Una ex novia lo acusó de, dos días antes, haber irrumpido en su casa y haberla herido cortándole una “X” en el pecho con un cortador de cajas.

Los dos salieron varios años antes, pero Precopia no pudo recordar la última vez que tuvieron contacto.

Ahora se enfrentaba a un cargo de delito grave: robo de una vivienda con la intención de cometer otros delitos.

“No tenía idea de por qué estaba sucediendo todo, y estaba perdido”, dijo.

Precopia fue llevado a la cárcel del condado de Williamson, donde sus padres pagaron una fianza de 150 mil dólares. Entonces comenzaron a luchar para demostrar su inocencia.

La noche del presunto ataque, Precopia estaba con su madre, Erin, en un hotel del noroeste de Austin, a unas 65 millas de la casa del acusador.

 

Hubo declaraciones juradas de varias personas que estuvieron con él esa noche, así como fotos publicadas en Facebook. Esas fotos fueron investigadas y geolocalizadas gracias al GPS de su dispositivo móvil.

“La mayoría de las veces, nos ocupamos de asuntos grises”, dijo el abogado Rick Flores. “Normalmente no es blanco o negro. Pero este es uno de esos casos en los que definitivamente podría probar que no cometió esta ofensa”.

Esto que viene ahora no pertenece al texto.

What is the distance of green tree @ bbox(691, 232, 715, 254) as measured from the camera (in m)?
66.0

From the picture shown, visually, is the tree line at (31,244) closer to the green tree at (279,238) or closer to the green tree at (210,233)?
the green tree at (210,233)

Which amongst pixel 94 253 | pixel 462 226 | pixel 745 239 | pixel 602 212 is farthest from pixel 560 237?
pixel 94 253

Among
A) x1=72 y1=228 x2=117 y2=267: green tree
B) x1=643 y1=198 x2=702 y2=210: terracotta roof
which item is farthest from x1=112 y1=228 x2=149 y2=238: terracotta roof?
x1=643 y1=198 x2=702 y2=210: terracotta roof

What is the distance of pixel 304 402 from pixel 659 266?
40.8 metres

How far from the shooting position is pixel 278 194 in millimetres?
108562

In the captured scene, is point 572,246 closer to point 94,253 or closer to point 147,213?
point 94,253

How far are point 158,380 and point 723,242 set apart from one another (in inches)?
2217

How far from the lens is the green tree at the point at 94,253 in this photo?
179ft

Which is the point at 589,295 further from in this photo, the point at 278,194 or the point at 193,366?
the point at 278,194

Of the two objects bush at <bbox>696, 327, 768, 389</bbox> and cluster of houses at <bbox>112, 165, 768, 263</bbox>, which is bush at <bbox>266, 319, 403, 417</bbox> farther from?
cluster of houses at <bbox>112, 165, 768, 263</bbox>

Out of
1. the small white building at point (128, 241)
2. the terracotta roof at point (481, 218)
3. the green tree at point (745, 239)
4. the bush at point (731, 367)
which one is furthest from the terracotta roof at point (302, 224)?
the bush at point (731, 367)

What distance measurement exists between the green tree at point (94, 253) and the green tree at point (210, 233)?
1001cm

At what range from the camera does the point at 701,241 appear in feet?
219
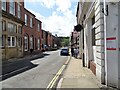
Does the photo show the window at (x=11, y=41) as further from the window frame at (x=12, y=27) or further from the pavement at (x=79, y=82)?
the pavement at (x=79, y=82)

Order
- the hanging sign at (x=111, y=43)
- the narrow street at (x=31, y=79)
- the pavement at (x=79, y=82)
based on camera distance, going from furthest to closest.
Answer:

La policía no quiso hablar sobre el manejo del caso. El fiscal de distrito del condado de Bell, Henry Garza, dijo: “Siempre estamos dispuestos a escuchar y examinar nueva información, y eso es exactamente lo que hicimos en este caso”.

La acusadora de Precopia le dijo a la policía que las dos tenían una relación problemática cuando salían en la escuela secundaria hace varios años, y ella lo acusó injustamente por razones que no podía revelar.

Más de un año después, Precopia está listo para seguir adelante.

“Estoy listo para vivir mi vida, como quiero, sin tener ningún tipo de preocupación de que esto pueda volver y lastimarme”, dijo.